# [Set tasks]
a - List every politician the same-sex marriage blog post below mentions by name.
b - Please carry on the same-sex marriage blog post below, starting right after its last sentence.

# [Selected excerpt]
Ding, Dong...The Bells are Gonna Chime :: A Thank You Note to a Few People

Bambino and I spent a good chunk of New York Pride day at home, going through years of collected "stuff," in a spring-cleaning-type effort to make some space in our apartment. One of the things I stumbled upon while doing so was a journal I was keeping back in the mid 90's, before I knew Bambino.

One of the entries in that journal detailed going with friends to a Gay Pride March on Washington, DC. My journal entry noted how the mood back then was less than jubilant (unlike yesterday in New York). Among the chants we joined in with as we marched in the mid-90s were "We're Here, We're Queer, We Could Really Use a Beer" and "Keep Your Promise!!" (directed at then President Bill Clinton who had campaigned on ending the ban on gays serving in the military)...which, after admittedly, having found a few of those beers, kept disintegrating into "Keep Your Prom Dress!!"

As I reviewed the press this morning, I couldn't help but think what a stark difference there was between the sense of having been used by a politician (Clinton) and actually looking up to a politician (Cuomo).

Link
Image by Newscom/Zuma, from TPM.

Now I'm just wise enough to understand how different the political landscape and the sentiments were back when Clinton was president from how they are now. Still, from all accounts, Andrew Cuomo sank some serious political capital into getting the same-sex marriage legislation passed.

So too did NYC Mayor Mike Bloomberg.



Photo by Janet Mayer, via Exposay.


And many, many others.

We sincerely thank you all!!!!

Bambino and I went out to dinner with our dear friend Ondine yesterday. In discussing the new law, we all agreed that it feels really, really odd to know that marriage will soon be our right as New Yorkers. I mean, it was something we all believed in, spent money on, marched for, voted toward, etc., etc., but now that it's here, one part of it feels very odd.

# [Dataset extract]
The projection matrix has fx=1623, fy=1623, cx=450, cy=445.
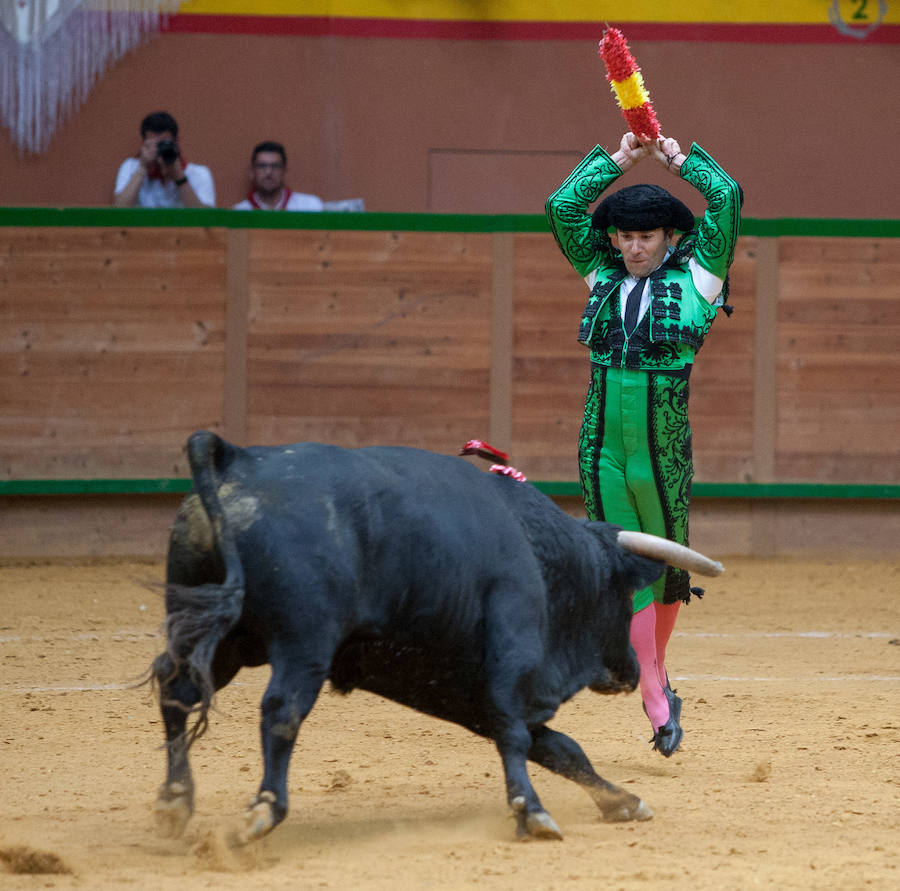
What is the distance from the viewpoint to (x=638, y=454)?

# [Replies]
a -
- Bill Clinton
- Andrew Cuomo
- Mike Bloomberg

b -
We tried to get to the bottom of why it feels so much different than we had expected it would.

One of the reasons we decided, after imagining what the marriage landscape might look like 10 years from now, was that we too will bear responsibility for protecting it. The 50% divorce rate; the number of couples living together without marrying; the damage to the institution left by the shenanigans of political leaders (e.g., John Edwards or Arnold Schwarzenegger) or other high-profile public figures (e.g., Tiger Woods); and the stresses of the economy or simply our hectic info-age lifestyles...all of this suddenly combines into a situation we cannot simply wash our hands of. Whether we marry or not (stay tuned on that front), our choices now will play into whether the institution of marriage gets stronger or is weakened even further in New York and across the US. We never had to worry about that before. It's odd to think that with the signing of one piece of legislation, we now do.

It's like with one new law, we're forced to be that much more adult. Not that we'd have it the other way again, mind you. Just that it's not a part of being married I expected to seem so serious so quickly. It has this odd maturation power to it. Which is something I guess Andrew Sullivan was always trying to get other conservatives to understand. (BTW, I sincerely thank Andrew and other long-time champions of gay marriage who used their megaphones to make this happen!)

Of course, it's impossible to assess what this all means without thinking of those couples who would have married, had one or the other of them lived long enough to see this happen. I hope, wherever they are, they're permitted to see that it has. It's with a mixture of pride, sadness, and hope that I thank them as well, today. It took the concerted efforts of openly gay people showing their straight friends and family what marriage would mean to them, over the course of decades, to help change hearts and minds. Each of our lost loved ones played an important part in that.

Finally, I wish to offer a sincere thank you to the very good people of the State of New York. The number of kind comments and encouragement we've received since the vote has simply been astonishing. People we didn't know cared or didn't know had an opinion have reached out to tell us how happy the news has made them as well. When we get married (details to come), you're all invited...all 18,976,457 of you!

OK, so perhaps that's the jubilation talking . . . I better check with Bambino on that first. :-)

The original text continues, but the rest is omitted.